Mayor-in-waiting Sergei Sobyanin will push forward with the divestment of city assets, possibly yielding $10 billion per year, and bring more competition to the construction and utilities markets, but he is unlikely to review controversial deals done by his predecessor, analysts said.
“We don’t see any immediate credit implications that affect the rating of Moscow following the change of the city’s mayor,” said Alexander Proklov, a senior analyst at Moody’s rating agency.
“We do not see any changes in the short term,” said Felix Ejgel of Standard & Poor’s, which is maintaining its rating of the city at BBB.
Sobyanin, who is set to be confirmed by the Moscow City Duma on Thursday, will inherit the strongest regional economy in the country. Moscow’s annual budget is 1.25 trillion rubles, or just over $40 billion. It accounts for about 20 percent of the country’s gross domestic product and is the most popular destination in Russia for international investors.
The city is running a 190 billion ruble budget deficit in 2010, according to City Hall’s web site, but its bond issues are successful and it is expected to have no trouble in narrowing the gap or raising extra debt in the future.
With a BAA1 rating and a stable outlook, Moody’s puts the city on par with the Russian Federation itself.
About 848 billion rubles ($27 billion), or 80 percent of city’s revenue, comes from corporate profit tax and personal income tax — both of which are set by the federal government. That means Sobyanin has little chance to restructure his revenue streams.
“That’s one of the key factors why we think the rating and outlook is stable. The new mayor can’t increase or decrease key tax rates, nor can he introduce new taxes or abolish old ones,” Proklov said.
One area where Sobyanin will have room to maneuver is the city’s vast and unwieldy property and real estate portfolio.
The city government controls an empire of companies that could be transformed into private entities.
Assets include so-called state unitary enterprises, like the Moscow metro, and joint stock companies that the city directly or indirectly controls through shareholder stakes.
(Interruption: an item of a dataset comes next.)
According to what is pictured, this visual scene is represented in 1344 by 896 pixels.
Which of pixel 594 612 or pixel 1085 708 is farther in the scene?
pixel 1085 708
These include pharmacies, an oil refinery, the Atlant-Soyuz airline and Bank of Moscow — in which it holds a total of 69 percent. Ejgel estimates that the city’s holdings include “several hundred companies.”
First Deputy Prime Minister Igor Shuvalov said Oct. 8 that selling assets belonging to cities such as Moscow and St. Petersburg could generate 300 billion rubles a year, which is comparable to what the federal privatization program expects.
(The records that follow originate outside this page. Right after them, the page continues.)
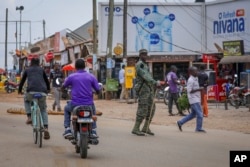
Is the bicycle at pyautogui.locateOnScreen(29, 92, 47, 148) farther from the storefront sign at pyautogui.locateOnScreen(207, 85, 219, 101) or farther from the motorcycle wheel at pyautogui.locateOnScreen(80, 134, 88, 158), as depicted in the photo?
the storefront sign at pyautogui.locateOnScreen(207, 85, 219, 101)

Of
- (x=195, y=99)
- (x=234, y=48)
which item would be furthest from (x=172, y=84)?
(x=234, y=48)

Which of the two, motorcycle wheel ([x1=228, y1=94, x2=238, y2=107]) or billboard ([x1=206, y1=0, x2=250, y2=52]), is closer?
motorcycle wheel ([x1=228, y1=94, x2=238, y2=107])

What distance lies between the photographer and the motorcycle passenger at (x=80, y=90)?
32.7 feet

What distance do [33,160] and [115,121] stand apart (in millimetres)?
8423

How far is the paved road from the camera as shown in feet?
31.3

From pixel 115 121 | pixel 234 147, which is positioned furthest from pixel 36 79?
pixel 115 121

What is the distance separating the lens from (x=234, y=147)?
1168cm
One of former Mayor Yury Luzhkov’s last acts in office was to approve a program of privatization to 2013. The document, dated Sept. 14 and published on City Hall’s web site, lists 30 state unitary enterprises and 29 joint stock companies that the government wants to privatize or sell its stakes in by 2013.
The list includes a 50 percent stake in the Radisson SAS hotel — which alone is estimated at $60 million — as well as a 20 percent stake in Moskva-Krasniye Kholmy, which owns Swissotel, and 26 percent in Avia-Bizness-Terminal, which operates Vnukovo 3.
Repeated calls to the city property department went unanswered Tuesday and Wednesday. Other city officials denied any knowledge of impending property sales. “It is all at the level of rumors. I can’t tell you anything,” said a spokeswoman for the Moscow City debt department.
“The question of the policy of managing our shares is not a political question; it is economic,” said Yevgeny Kozlov, assistant to the chief of the city finance department.
It is widely assumed that Sobyanin will continue Luzhkov’s policy of divestment. “They’ve chosen between 10 and 20 strategic companies that they want to maintain control of, and some others they want to keep a stake in. But the rest they may gradually divest,” said Ejgel of Standard & Poor’s.
While the strategy of divestment is intended to rationalize asset management and boost the private sector, funds generated will also help Sobyanin with one of his other major tasks received from President Dmitry Medvedev: improving infrastructure to reduce congestion.
“Even though the budget is large, there is a lack of long-term financial planning which does not allow the city to use funds effectively,” Ejgel said. “To raise funds for infrastructure they will probably either sell some assets, improve spending efficiency or raise debt.”